El escrito de Pablo VI – “Pensamiento sobre la muerte” – es una verdadera declaración de amor, a la Iglesia, expresada con el pudor de un enamorado tímido como era él: “Podría decir que siempre la he amado y por ella, y no por otra cosa, me parece haber vivido”. Después seguía diciendo: “Pero quisiera que la Iglesia lo supiese, y que yo tuviera el valor de decírselo, como una confidencia del corazón que sólo en el momento último de la vida se tiene el coraje de decir”. El jesuita Paolo Dezza, confesor de Pablo VI, fue quien me hizo conocer ese texto. Recuerdo sus ojos húmedos mientras conversábamos en una entrevista.
También monseñor Romero tuvo conciencia de que su fin estaba cerca. Una muerte violenta, anunciada por muchas amenazas e informaciones provenientes de diversas fuentes. Un mes antes del homicidio – en febrero de 1980 – había recibido del nuncio en Costa Rica Mons. Kada Lajos, eclesiástico húngaro, la advertencia fidedigna de un peligro inminente. Según el cardenal Rosa Chávez, el nuncio la había recibido desde Argentina, donde los militares que estaban en el poder vigilaban a Romero y sin duda lo consideraban un enemigo. “Acepto con fe en Él mi muerte – escribió Romero en sus cuadernos -, no importa lo difícil que sea. Tampoco quiero darle una intención, como me gustaría, por la paz de mi país o por el crecimiento de nuestra Iglesia… porque el Corazón de Cristo dará la orden que quiera. Sólo tengo que vivir feliz y confiado, sabiendo con certeza que Él está en mi vida y mi muerte… Jesucristo ayudó a los mártires y si es necesario lo sentiré cerca cuando le entregue mi último aliento”.

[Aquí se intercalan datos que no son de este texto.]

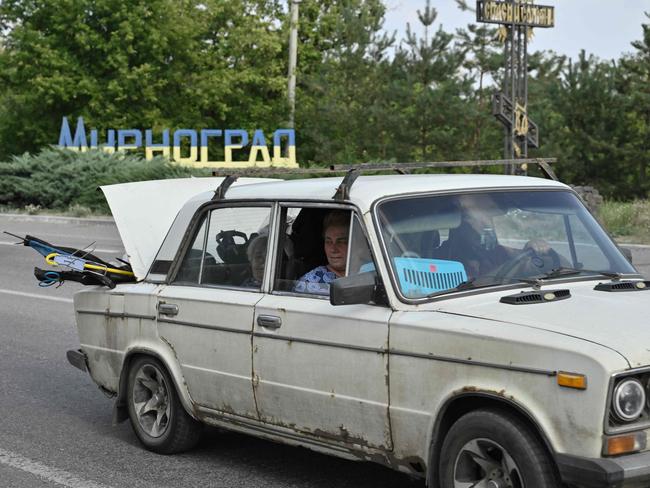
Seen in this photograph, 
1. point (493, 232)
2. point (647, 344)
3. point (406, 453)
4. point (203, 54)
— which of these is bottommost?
point (406, 453)

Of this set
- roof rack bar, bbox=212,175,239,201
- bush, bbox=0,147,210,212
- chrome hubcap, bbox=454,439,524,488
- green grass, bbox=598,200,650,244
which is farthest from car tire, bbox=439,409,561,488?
bush, bbox=0,147,210,212

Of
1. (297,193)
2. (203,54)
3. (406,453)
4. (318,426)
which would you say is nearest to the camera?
(406,453)

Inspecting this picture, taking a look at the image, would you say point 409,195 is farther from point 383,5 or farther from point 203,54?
point 203,54

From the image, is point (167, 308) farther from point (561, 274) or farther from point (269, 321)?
point (561, 274)

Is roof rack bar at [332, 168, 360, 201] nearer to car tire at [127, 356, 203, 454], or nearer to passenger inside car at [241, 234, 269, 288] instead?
passenger inside car at [241, 234, 269, 288]

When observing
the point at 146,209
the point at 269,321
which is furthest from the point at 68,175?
the point at 269,321

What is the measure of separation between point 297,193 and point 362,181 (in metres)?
0.38

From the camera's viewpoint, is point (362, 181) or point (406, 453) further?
point (362, 181)

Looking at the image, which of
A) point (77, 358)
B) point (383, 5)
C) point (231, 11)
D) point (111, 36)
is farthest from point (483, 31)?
point (77, 358)

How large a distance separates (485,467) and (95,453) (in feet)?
9.81

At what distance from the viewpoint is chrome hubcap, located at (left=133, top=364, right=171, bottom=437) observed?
6.62m

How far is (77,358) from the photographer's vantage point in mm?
7387

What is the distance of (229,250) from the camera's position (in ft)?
20.7

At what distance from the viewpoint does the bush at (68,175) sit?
36.2m
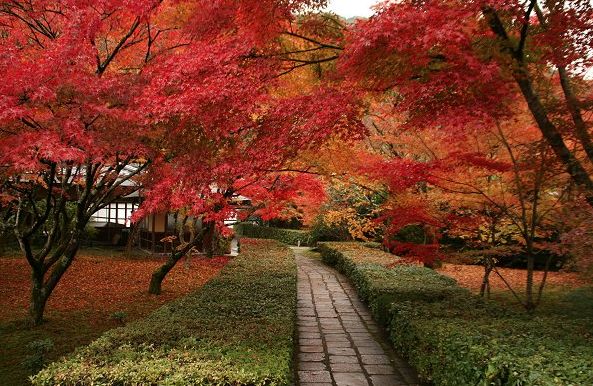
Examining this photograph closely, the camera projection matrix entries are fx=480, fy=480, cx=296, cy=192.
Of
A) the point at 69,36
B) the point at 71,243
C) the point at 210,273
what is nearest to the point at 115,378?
the point at 69,36

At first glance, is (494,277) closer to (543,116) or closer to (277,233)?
(543,116)

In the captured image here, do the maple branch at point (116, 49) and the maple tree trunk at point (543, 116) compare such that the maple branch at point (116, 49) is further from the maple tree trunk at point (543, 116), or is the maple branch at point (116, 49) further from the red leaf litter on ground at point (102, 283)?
the maple tree trunk at point (543, 116)

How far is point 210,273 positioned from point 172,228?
24.0 ft

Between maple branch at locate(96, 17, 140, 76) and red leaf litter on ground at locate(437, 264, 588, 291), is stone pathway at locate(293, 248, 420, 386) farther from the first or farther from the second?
maple branch at locate(96, 17, 140, 76)

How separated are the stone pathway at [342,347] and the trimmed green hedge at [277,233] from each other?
1456 cm

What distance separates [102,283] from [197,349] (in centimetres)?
944

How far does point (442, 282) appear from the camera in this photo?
29.8 feet

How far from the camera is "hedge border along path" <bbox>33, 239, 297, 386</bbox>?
12.2 feet

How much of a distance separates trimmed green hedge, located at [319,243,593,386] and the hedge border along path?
1.57 m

Dos santos, dos héroes. Nada de lo que vivieron, sufrieron o amaron, ninguna de las cosas por las que lucharon, se podría explicar sin la fe. Toda su grandeza humana, toda su humanidad admirable hecha de coraje y discreción, de fuerza y delicadeza, se apoya aquí. Esa fe es lo que hoy nos invita a mirar la Iglesia, con reconocimiento y gratitud.